Team Status Report(12th April)

This week, we had the following goals:

  1. Reevaluate the 700M model and see if it would fit on the FPGA after deleting PYNQ, we didn’t want any surprises.
  2. Identify further speedups that we could generate and pull the profiling data from the FPGA.
  3. Extend the UI script to a generic system that anyone connected to the CMU WiFi setup can use.

We did manage to achieve goal 1(see anirudhp status report) but had some trouble with points (2) and (3). Currently we are almost done and as a result only slightly behind schedule, but we would like to get them early next week.

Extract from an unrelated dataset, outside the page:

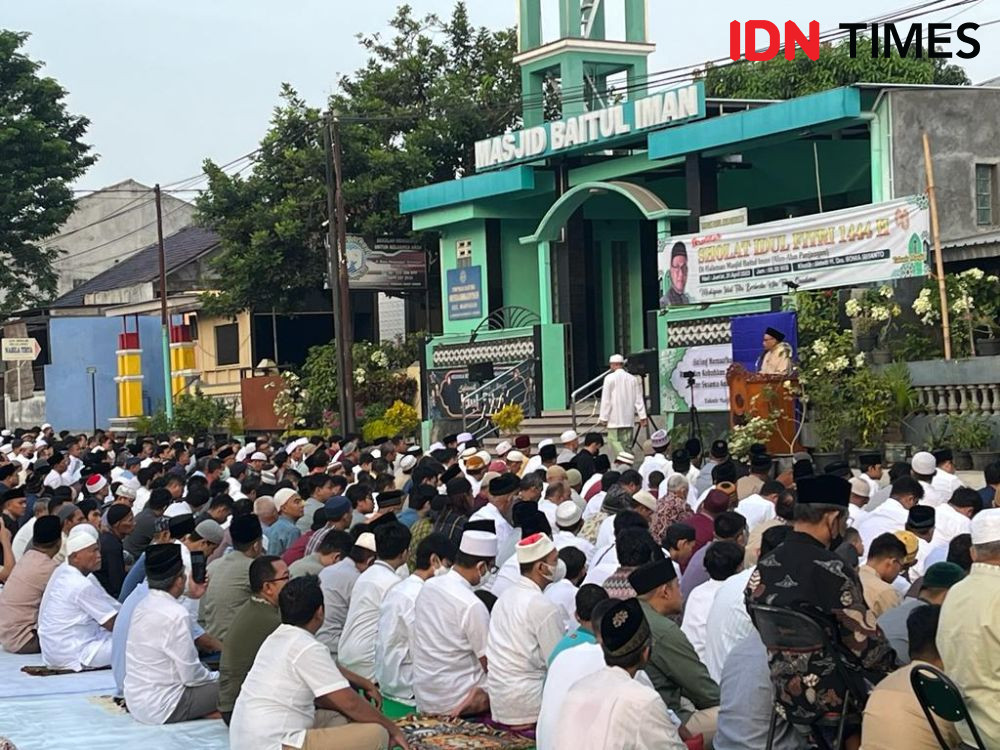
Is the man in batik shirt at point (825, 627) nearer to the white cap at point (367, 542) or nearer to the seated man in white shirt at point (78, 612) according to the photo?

So over the next week we have the following goals:

  1. Delete Pynq and sub in the new model
  2. Run the advanced UI script on the rest of our laptops and get the system working
  3. Pull power and profiling graphs on demand.

This would essentially get our entire system done and ready for the final presentation and demos.

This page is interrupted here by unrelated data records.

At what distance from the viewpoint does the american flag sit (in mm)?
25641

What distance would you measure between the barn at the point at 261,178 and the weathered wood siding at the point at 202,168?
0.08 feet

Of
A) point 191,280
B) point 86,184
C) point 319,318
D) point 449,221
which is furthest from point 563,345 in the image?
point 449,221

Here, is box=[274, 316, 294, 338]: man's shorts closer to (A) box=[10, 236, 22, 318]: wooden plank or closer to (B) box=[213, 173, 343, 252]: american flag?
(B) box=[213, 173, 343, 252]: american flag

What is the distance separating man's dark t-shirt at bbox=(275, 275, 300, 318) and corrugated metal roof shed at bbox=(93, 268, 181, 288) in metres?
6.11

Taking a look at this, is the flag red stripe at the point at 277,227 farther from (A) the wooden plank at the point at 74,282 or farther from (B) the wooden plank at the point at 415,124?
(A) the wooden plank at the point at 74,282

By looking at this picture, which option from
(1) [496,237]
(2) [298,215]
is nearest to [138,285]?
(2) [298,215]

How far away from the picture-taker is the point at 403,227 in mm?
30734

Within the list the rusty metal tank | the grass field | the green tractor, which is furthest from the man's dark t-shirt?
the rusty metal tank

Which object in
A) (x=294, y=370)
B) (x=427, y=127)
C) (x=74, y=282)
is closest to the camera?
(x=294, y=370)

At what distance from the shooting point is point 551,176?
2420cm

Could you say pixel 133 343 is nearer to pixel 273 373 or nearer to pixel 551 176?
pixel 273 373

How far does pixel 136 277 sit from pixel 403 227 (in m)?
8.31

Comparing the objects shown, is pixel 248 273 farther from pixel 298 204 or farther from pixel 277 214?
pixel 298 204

Team_status_report_March29th

This week, we set things up for the interim demo. Couple of changes that we made:

  1. We moved from a 700 Million parameter model to a 165M parameter model.
  2. We swapped over our quantization techniques due to the custom kernel not being able to accept the smaller model for this quantization form.
  3. We used a client based access control system, and as Prof. Theo said, we observe a starvation based model in our resource requests.

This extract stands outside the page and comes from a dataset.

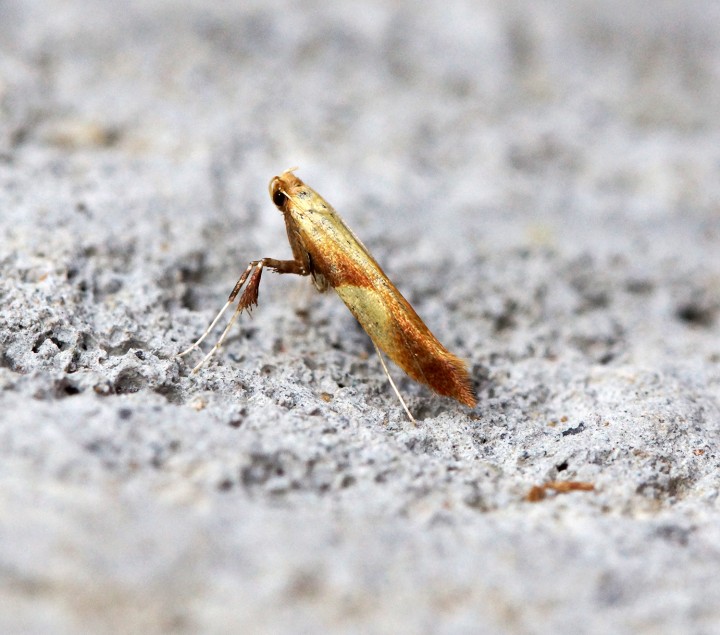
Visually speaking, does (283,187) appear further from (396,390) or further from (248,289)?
(396,390)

The details will be analyzed further in individual status reports.

We are well on schedule and have actually hit our basic MVP. The only thing left to do now would be to iterate and try to improve the performance of our system. We are also exploring how to extract power and telemetry signals from the FPGA for simple visualizations.

team_status_report_March_15th

This week, we have received our FPGA and the plug-in wiring needed to supply the power.

In order to move forward according to our plans, we began with the following tasks in parallel:

  1. Booting Linux on the FPGA in order to start attempting the model on the embedded core.
  2. Extending the UI script to a multi-client FPGA based approach.
  3. Working out the UI testing system(developing the form and our exact method of analyzing the responses.

The details of how each task was accomplished are in the individual status reports.

At this time, we have accomplished the following:

  1. Sending a query onto the FPGA.
  2. Booting linux on the board.
  3. We have finalized the UI script study questions.

Currently we are ahead of schedule on the technical fronts, but are probably a bit behind schedule on the user study. For now, this is not that concerning given that it is very easy to adjust the UI script to user feedback, and we are anyway improving on it at this time for the FPGA extension.

Team Status Report 03/08/2025

This week we had a couple of targets that were mostly achieved:

  1. We noticed that our setup script had some issues and was a bit unstable to run. But it was still reasonably fast, so we didn’t have any problems running it several times until it worked completely. So we wrapped the script in a loop with a try-except block so that it kept running until the full setup worked. We would have liked to have debugged the code but there are not that many gains that we could have made by doing this, and preferred to focus on the hardware segment.
  2. We analyzed the bitnet paper that Microsoft had published and came up with an overall block diagram that would accelerate the system, and did some preliminary calculations on how much of a speedup we would be able to attain over the classical form of the core that we were using. From the looks of it we would be able to save a number of cycles and shrink the overall size of the arithmetic blocks to meet the speed specificaitons that we had.
  3. We analyzed the ethical impacts of our project and completed the design review report.

 

Over the next week, our aims are:

  1. We should get the final FPGA and then synthesize our base core and model onto it. Using this we want to benchmark the following
    1. Total size footprint — See if we can fit a bigger model in.
    2. Tokens/Sec and latency to first token — This gives us an idea of how much of a speedup we would need over the existing hardware system. We would probably need to adjust the block diagram to meet this value.
    3. Power telemetry — This is a new FPGA so we would need to get an idea of how to pull power data from the new FPGA.
  2. Also, we would like to extend the UI script to interface with the FPGA and start thinking about the authentication and scheduling systems for multi-access. Mainly to see whether it is in fact feasible, not to see how we would implement it.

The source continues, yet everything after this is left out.